We celebrate at Christmas an amazing gift - the gift of Christ the Savior. We dare to hope in God who will never let us down even though we have let Him down on many occasions. We dare to hope in God who does not send evil into the world but takes that evil to Himself even when we are its cause. We dare to hope in God who promises us that life's meaning is not in the many material gifts which He has given to us, as good as they are. Life’s meaning is in God’s love for each and every one of us. We dare to hope God will indeed wipe away every tear and bring us into the fullness of life. We dare to hope in God who dwells not only in heaven but on earth and in the hearts of each and every one of us.
Pope Francis has shown himself to be a man of great joy. He has spread that joy to so many in the world as he carries out the ministry entrusted to him. His recent Apostolic Exhortation, The Joy of the Gospel, stresses that Christ came to make us joyful – that Christianity is a life of joy. However, hope is part and parcel of joy. Pope Francis knows we cannot be joyful unless we dare to hope.

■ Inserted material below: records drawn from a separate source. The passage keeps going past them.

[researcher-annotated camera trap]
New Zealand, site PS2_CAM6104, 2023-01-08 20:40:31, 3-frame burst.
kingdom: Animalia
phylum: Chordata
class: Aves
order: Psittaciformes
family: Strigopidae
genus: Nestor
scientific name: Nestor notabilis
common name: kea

As we give each other gifts this year, let us remember that the greatest gift is that of God's love for us revealed in the Christ child. As we open the gift of God's love for us, only goodness comes forth into our lives and it is only that goodness which will heal us . Let us always dare to hope that God's love is real and transforms even the most difficult parts of our lives. May we know more fully this Christmas the joy of hope.
A blessed Christmas to all! May we always dare to hope!